▸ **Goal A**: Collect every line of the records that contains the word "farther", treating case as significant.

=======

1. Your stage name is DJ Angelo, but what is your real name? You were born in Burma, but raised in UK. Where in UK have you lived?

My real name is Angelo Tun. I used to have a pretty ridiculous stage name when I first started out but when I won my second national DJ title in 2003, I just announced my name as Angelo. So I’ve been DJ ANGELO ever since. Sometimes I wish I thought of something more creative 🙂 Especially as there are other DJ Angelo’s out there – but only 1 that matters 😉

I was born in Burma (now known as Myanmar) and emigrated to England when I was 8 months old. My family moved around to wherever my dad could find work so I lived everywhere from London to Scotland, but spent most of my life in the Midlands (Derby, Nottingham, Leicester). I currently reside between England and Germany.

2. How did you become a DJ in the first place? On your Facebook page, it says that your first turntables were homemade. What’s their story, and when were they made? Do you still own those turntables?

=======

▸ **Goal B**: Summarize the DJ Angelo interview in two sentences.

=======

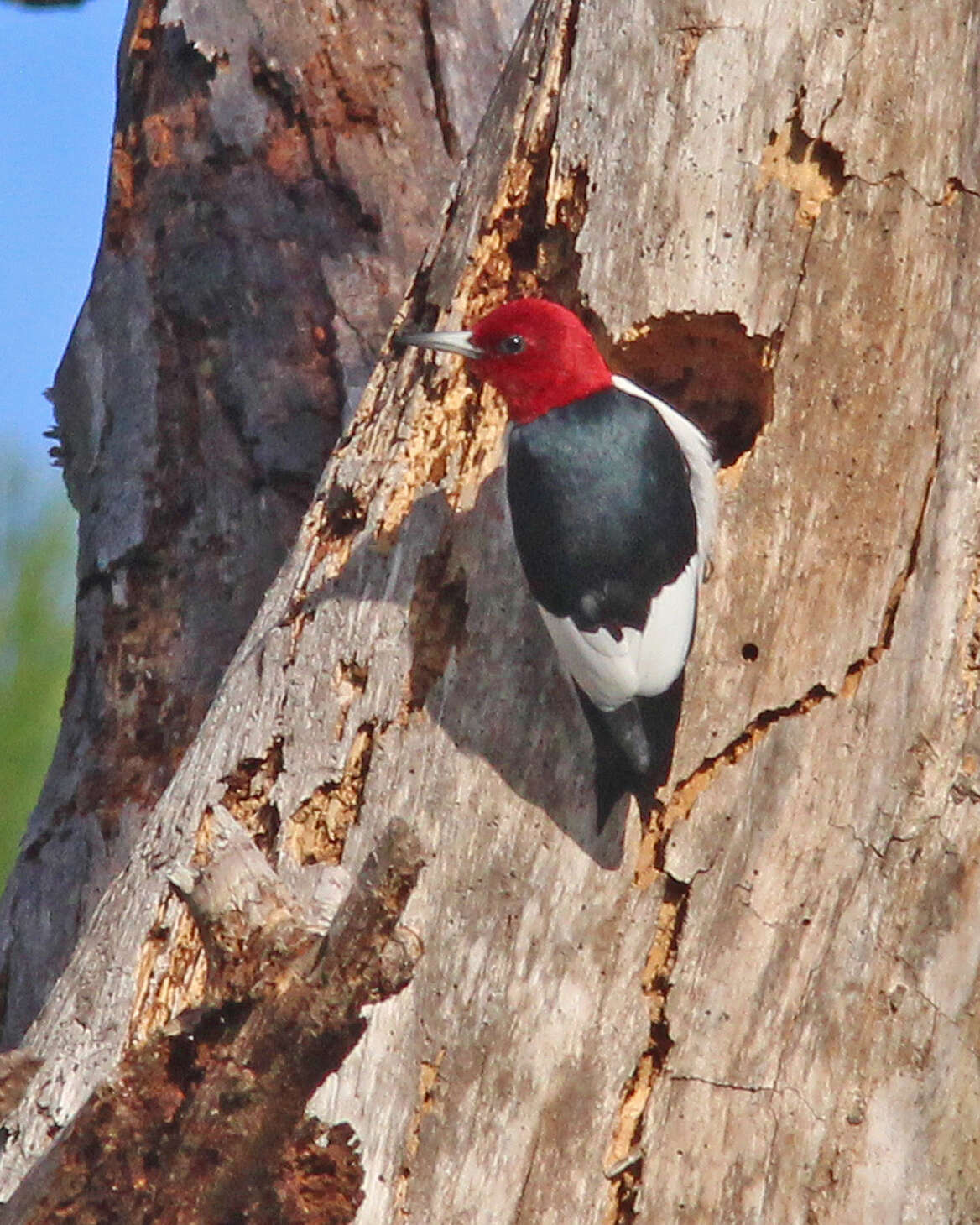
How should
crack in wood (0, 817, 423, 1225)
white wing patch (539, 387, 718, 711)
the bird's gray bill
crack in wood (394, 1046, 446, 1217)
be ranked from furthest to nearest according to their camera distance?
the bird's gray bill → white wing patch (539, 387, 718, 711) → crack in wood (394, 1046, 446, 1217) → crack in wood (0, 817, 423, 1225)

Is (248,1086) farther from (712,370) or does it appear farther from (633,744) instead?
(712,370)

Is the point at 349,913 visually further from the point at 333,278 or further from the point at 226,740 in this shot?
the point at 333,278

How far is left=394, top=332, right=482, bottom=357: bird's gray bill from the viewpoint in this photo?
3.49 metres

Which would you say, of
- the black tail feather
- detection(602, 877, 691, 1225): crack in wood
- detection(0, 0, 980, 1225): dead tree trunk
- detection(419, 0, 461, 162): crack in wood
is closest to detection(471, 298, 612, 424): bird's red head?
detection(0, 0, 980, 1225): dead tree trunk

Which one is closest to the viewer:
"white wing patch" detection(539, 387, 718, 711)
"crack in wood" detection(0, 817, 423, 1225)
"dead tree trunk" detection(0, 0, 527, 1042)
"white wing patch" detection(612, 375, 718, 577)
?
"crack in wood" detection(0, 817, 423, 1225)

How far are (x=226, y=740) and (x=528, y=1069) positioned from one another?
863mm

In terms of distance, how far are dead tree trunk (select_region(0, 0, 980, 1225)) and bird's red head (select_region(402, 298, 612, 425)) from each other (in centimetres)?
11

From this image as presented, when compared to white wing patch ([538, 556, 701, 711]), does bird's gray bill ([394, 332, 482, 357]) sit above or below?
above

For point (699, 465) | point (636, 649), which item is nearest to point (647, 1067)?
point (636, 649)

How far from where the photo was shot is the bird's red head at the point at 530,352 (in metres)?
3.42

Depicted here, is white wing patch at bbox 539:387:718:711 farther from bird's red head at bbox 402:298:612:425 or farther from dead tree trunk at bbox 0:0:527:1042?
dead tree trunk at bbox 0:0:527:1042

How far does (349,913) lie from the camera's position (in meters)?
2.37

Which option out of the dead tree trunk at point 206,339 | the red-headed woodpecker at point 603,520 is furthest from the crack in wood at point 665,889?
the dead tree trunk at point 206,339

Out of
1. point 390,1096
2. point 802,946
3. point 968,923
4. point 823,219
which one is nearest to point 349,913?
point 390,1096
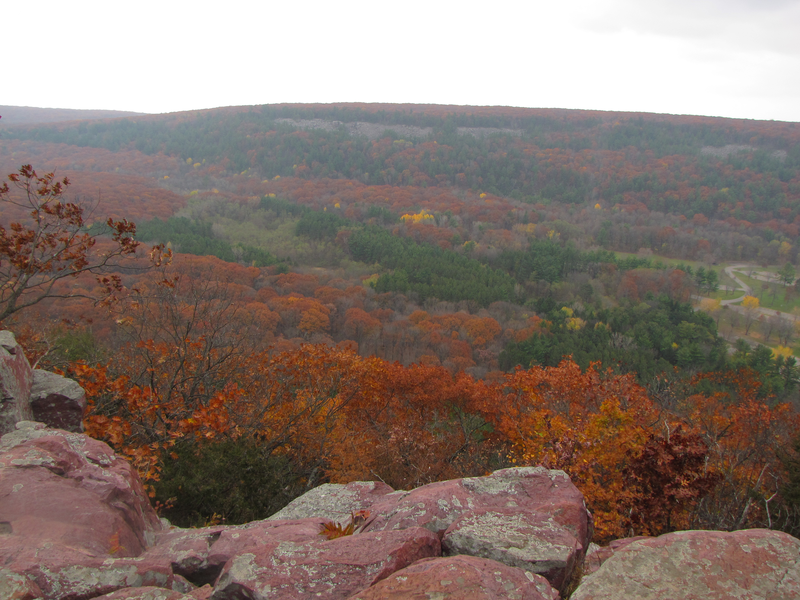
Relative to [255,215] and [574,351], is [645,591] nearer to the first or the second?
[574,351]

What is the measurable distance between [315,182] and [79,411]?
177705 mm

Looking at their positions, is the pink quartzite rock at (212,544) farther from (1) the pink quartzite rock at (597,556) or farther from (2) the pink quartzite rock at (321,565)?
(1) the pink quartzite rock at (597,556)

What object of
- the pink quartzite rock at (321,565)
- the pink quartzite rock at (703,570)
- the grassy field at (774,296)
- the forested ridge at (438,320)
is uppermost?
the pink quartzite rock at (703,570)

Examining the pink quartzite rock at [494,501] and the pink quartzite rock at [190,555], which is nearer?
the pink quartzite rock at [190,555]

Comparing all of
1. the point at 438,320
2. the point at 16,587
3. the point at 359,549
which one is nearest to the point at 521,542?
the point at 359,549

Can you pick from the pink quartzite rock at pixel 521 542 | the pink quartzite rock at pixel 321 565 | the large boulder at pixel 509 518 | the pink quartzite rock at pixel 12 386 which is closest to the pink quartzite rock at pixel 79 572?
the pink quartzite rock at pixel 321 565

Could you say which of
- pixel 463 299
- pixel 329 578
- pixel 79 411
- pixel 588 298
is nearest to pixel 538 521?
pixel 329 578

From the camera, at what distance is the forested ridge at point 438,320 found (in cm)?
1148

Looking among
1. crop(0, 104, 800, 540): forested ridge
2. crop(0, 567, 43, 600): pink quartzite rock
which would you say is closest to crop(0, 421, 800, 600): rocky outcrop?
crop(0, 567, 43, 600): pink quartzite rock

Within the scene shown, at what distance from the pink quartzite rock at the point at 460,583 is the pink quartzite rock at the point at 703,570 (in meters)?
0.52

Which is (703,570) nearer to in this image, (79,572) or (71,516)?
(79,572)

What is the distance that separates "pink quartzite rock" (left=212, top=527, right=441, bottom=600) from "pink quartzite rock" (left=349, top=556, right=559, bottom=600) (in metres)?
0.50

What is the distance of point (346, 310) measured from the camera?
7731 cm

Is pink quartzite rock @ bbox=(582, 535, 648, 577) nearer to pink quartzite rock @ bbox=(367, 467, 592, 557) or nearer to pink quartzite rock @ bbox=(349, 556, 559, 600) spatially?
pink quartzite rock @ bbox=(367, 467, 592, 557)
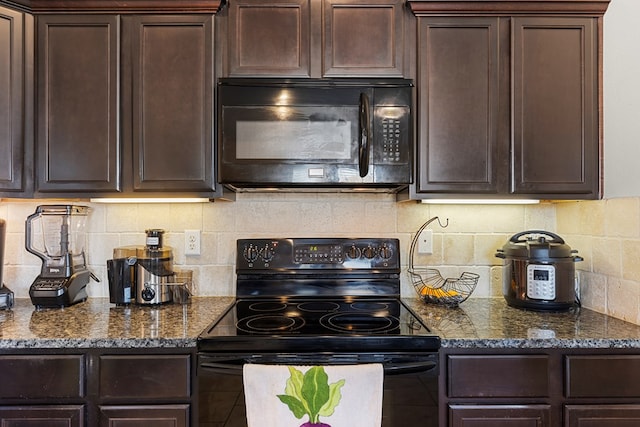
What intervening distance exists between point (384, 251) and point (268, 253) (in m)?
0.55

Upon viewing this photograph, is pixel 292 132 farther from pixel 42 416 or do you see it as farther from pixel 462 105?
pixel 42 416

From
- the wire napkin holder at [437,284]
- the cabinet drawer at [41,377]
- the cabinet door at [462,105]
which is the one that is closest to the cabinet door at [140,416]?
the cabinet drawer at [41,377]

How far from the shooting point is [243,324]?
1.47 metres

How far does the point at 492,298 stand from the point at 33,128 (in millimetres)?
2202

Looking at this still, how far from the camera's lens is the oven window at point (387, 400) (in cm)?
127

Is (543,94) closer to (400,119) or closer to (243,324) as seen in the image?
(400,119)

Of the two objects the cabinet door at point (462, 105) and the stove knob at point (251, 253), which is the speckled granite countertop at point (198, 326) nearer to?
the stove knob at point (251, 253)

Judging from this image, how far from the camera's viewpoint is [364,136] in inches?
60.7

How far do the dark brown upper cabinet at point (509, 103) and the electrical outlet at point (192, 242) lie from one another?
1.11 metres

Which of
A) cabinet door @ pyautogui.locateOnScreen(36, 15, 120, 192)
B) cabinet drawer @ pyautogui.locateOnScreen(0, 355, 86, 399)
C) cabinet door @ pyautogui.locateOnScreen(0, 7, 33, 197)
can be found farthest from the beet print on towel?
cabinet door @ pyautogui.locateOnScreen(0, 7, 33, 197)

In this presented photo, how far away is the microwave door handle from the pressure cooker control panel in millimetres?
817

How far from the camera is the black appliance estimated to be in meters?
1.28

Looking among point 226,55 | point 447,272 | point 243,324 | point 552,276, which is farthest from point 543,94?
point 243,324

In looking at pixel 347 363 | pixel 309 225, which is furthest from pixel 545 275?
pixel 309 225
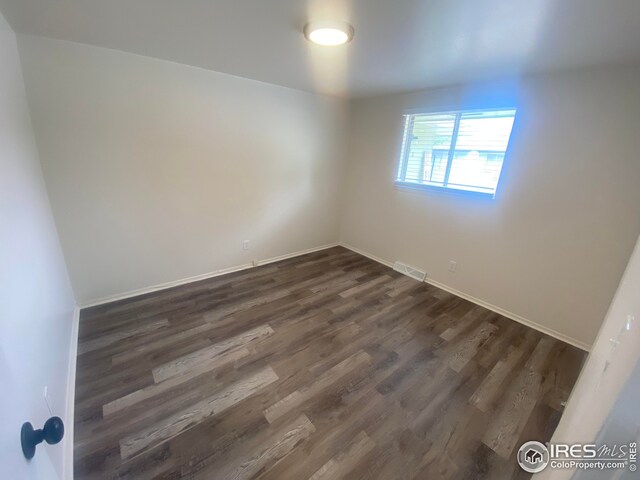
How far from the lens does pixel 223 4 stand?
1336 millimetres

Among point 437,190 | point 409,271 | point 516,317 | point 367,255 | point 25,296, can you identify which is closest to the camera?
point 25,296

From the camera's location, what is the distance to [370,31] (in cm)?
155

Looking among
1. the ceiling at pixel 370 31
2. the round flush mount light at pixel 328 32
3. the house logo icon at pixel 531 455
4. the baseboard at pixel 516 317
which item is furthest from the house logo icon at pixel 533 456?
the round flush mount light at pixel 328 32

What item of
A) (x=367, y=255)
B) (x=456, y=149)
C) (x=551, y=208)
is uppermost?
(x=456, y=149)

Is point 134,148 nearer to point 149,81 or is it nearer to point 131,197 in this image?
point 131,197

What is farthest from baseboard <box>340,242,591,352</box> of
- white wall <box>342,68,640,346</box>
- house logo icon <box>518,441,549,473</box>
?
house logo icon <box>518,441,549,473</box>

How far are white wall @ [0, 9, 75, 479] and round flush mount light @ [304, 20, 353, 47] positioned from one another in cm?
169

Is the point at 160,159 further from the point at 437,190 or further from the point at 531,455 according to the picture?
the point at 531,455

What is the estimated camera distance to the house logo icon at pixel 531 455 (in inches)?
52.3

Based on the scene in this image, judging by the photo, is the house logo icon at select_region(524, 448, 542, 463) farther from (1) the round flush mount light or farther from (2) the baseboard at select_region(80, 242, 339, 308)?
(2) the baseboard at select_region(80, 242, 339, 308)

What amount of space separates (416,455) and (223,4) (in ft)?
8.33

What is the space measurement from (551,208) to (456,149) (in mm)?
1032

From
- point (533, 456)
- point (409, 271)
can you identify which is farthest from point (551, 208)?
point (533, 456)

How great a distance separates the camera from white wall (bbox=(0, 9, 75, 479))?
1.91 ft
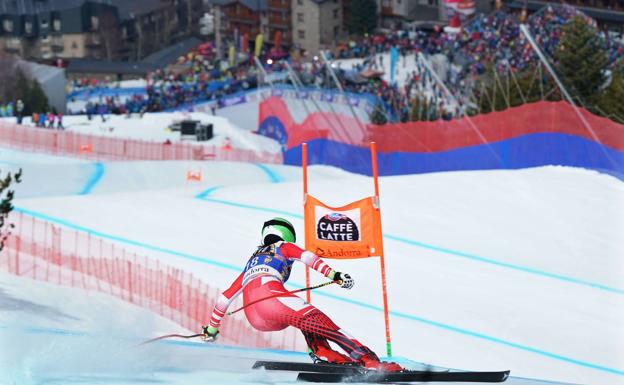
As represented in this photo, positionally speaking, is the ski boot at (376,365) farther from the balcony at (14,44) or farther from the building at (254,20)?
the balcony at (14,44)

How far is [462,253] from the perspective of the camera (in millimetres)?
15320

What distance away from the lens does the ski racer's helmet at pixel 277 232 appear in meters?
7.98

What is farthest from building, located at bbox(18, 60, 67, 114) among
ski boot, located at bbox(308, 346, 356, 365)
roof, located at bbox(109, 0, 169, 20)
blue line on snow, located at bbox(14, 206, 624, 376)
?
ski boot, located at bbox(308, 346, 356, 365)

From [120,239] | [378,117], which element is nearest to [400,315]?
[120,239]

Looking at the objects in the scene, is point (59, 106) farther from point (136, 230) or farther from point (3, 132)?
point (136, 230)

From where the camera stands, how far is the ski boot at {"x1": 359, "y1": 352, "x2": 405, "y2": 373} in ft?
24.9

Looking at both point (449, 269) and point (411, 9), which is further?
point (411, 9)

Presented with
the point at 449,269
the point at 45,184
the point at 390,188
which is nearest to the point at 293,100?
the point at 45,184

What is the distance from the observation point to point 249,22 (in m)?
71.9

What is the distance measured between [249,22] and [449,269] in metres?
58.7

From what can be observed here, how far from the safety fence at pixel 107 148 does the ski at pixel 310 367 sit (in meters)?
24.7

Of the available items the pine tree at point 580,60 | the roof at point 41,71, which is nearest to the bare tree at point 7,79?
the roof at point 41,71

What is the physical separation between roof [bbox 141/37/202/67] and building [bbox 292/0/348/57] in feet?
26.4

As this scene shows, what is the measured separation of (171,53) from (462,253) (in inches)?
2440
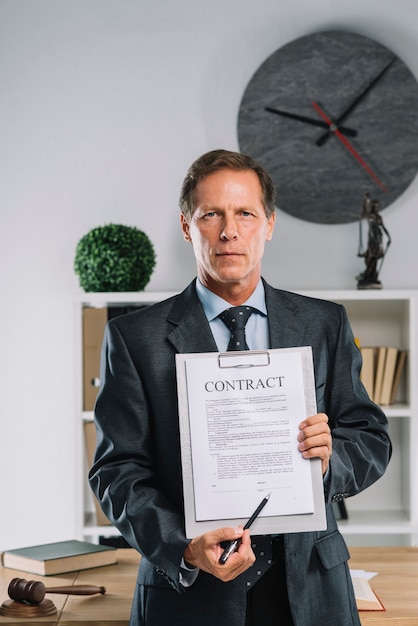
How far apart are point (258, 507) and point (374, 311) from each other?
1.76 meters

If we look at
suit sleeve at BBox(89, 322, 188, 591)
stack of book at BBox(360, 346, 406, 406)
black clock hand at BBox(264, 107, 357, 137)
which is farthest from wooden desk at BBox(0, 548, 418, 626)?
black clock hand at BBox(264, 107, 357, 137)

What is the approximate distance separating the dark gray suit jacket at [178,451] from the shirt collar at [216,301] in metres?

=======

▸ **Task response A**:
Is (248,1086) farther from (712,370) or does it appear farther from (633,744) instead?
Depicted here, is white wing patch at bbox 539:387:718:711 farther from bird's red head at bbox 402:298:612:425 or farther from dead tree trunk at bbox 0:0:527:1042?
Looking at their positions, is the pink quartzite rock at (212,544) farther from (1) the pink quartzite rock at (597,556) or farther from (2) the pink quartzite rock at (321,565)?
Upon viewing this photograph, is pixel 292 132 farther from pixel 42 416 or do you see it as farther from pixel 462 105?
Based on the scene in this image, judging by the photo, is the house logo icon at select_region(524, 448, 542, 463) farther from (1) the round flush mount light or farther from (2) the baseboard at select_region(80, 242, 339, 308)?
As represented in this photo, positionally speaking, is the ski boot at (376,365) farther from the balcony at (14,44) or farther from the building at (254,20)?
Looking at the objects in the scene, is point (59, 106) farther from point (136, 230) or farther from point (3, 132)?

▸ **Task response B**: DJ Angelo's real name is Angelo Tun, and he has gone by Angelo since he announced himself that way after winning his second national DJ title in 2003, having started out with a different stage name. He was born in Burma and moved to England at eight months old, lived everywhere from London to Scotland as his family followed his father's work, spent most of his life in the Midlands, and now lives between England and Germany.